Industry sources said the four ventures had been delayed for two years because of soaring construction costs that pushed their total value to more than $50bn. But a fall in the costs after the international financial crisis and Riyadh's decision to retender some hydrocarbon projects had pushed that value below $30bn.
"The trend in Saudi now is that the government wants to benefit from the prevailing economic conditions and secure attractive bids to carry out the new projects in refining and other energy sectors," said Oapec.
"The current refining projects to be carried out by the kingdom in Yanbu, Jubail, Ras Tanura and Jizan will boost its total refining output capacity from about 2.098 million bpd to 3.698 million bpd when they are completed in 2012."
In a report from Riyadh this week, the Saudi daily Aleqtisadia said the Yanbu refinery would cost about $6bn compared with an estimated cost of $12 to $13bn in 2008. The paper said the government-owned Saudi Aramco and its partner in the refinery, Conoco Philips of the US, had set January 31 as a deadline for submitting bids for the project.
"This project had faced many obstacles and Conoco Philips was about to pull out of it because of its surging costs due to high construction costs and the location of Yanbu far away from the kingdom's oil fields in the Eastern region," it said.
"But the company later agreed to join Saudi Aramco as partner in the project after they managed to slash its costs following Aramco 's decision to retender or re-negotiate some of its hydrocarbon ventures to secure lower costs."
Saudi Aramco , the world's largest oil producing company, said in June it had extended some project tenders to take advantage of falling construction expenses and cut their costs after a sharp rise in late 2007 and 2008.
"Yes we have extended some project tenders but we are talking here about a period of weeks or months. We want to give contractors an opportunity to discuss these projects and update their costs," said Khalid Al Falih, Saudi Aramco 's President and Chief Executive.
"We have taken into consideration the recent decline in the prices of building materials and the cost of labour and project construction.
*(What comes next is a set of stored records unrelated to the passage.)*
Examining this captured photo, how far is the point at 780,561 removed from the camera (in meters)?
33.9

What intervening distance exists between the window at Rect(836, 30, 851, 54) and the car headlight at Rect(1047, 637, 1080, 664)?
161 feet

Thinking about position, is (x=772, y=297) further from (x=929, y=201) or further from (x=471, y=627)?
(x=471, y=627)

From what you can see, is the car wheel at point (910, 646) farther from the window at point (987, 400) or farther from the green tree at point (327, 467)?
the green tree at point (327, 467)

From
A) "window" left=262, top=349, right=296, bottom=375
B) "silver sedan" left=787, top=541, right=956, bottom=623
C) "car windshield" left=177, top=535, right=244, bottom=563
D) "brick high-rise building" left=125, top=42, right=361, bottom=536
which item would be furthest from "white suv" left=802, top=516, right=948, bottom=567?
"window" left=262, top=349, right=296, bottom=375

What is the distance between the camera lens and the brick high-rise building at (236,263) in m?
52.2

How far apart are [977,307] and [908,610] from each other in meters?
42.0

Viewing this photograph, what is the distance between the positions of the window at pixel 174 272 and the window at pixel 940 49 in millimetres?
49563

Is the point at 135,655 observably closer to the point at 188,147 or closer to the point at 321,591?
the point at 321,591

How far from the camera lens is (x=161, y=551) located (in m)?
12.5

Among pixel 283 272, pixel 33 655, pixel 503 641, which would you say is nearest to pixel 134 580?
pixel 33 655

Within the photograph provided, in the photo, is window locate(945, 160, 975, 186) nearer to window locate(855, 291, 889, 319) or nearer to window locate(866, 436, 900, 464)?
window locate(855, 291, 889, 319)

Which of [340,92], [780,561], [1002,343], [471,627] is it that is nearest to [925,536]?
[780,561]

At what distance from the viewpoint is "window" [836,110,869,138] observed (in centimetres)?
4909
The aim of these measures is to give ourselves a chance to take advantage of lower costs this year compared to that of last year's. At the same time we are giving contractors an opportunity to give the best offers in terms of prices and costs," he said.
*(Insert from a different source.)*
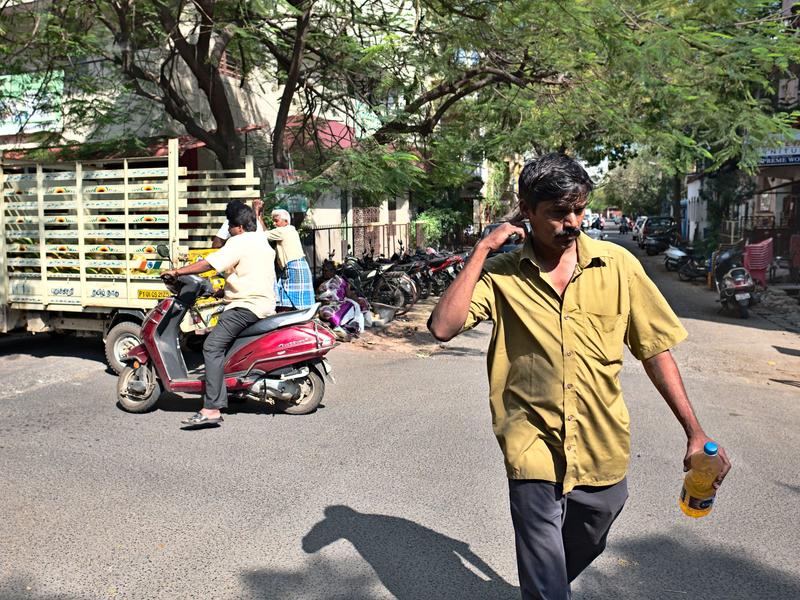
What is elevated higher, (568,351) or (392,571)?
(568,351)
Industry sources said Saudi Arabia currently has ample oil output capacity to feed the new refineries, referring to its ongoing programme to expand the existing capacity to more than 12 million bpd by the end of 2009. The kingdom had a sustainable crude production capacity of 11.3 million bpd at the end of 2008 but Saudi Arabia has said it would push ahead with the expansions despite slackening world demand due to the global crisis.
At just more than 12 million bpd, the kingdom's spare capacity will double to nearly four million bpd following a cut in its output of over one million bpd in line with a collective Opec agreement to trim supplies to support sagging prices.
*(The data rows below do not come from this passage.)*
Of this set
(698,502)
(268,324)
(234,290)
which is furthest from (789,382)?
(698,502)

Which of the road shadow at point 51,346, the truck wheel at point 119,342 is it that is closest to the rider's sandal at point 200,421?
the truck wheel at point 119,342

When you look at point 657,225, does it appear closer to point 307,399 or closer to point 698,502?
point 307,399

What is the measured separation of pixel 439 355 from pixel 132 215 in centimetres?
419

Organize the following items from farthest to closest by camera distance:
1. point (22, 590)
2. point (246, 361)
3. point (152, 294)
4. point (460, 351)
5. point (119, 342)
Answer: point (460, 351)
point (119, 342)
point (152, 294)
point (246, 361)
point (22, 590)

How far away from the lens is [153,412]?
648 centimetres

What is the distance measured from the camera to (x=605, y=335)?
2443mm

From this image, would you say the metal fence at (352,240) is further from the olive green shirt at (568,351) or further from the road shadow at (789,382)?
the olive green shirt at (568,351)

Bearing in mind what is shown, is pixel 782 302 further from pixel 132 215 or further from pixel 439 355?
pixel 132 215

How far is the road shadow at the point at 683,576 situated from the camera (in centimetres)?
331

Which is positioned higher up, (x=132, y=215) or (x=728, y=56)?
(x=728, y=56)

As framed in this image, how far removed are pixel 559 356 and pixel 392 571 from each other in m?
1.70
Saudi Arabia, long dubbed the world's swing oil producer, has traditionally maintained a spare capacity of at least two million bpd as a cushion for any sharp fluctuation in the global supply-demand balance.
Besides those new refineries, Saudi Aramco is also carrying out projects to upgrade existing units, including its Mobil Refinery in Yanbu. The two-phase project involves the construction of hydrogen processing unit at a cost of $700m and a sulphur treatment unit at a cost of $800m.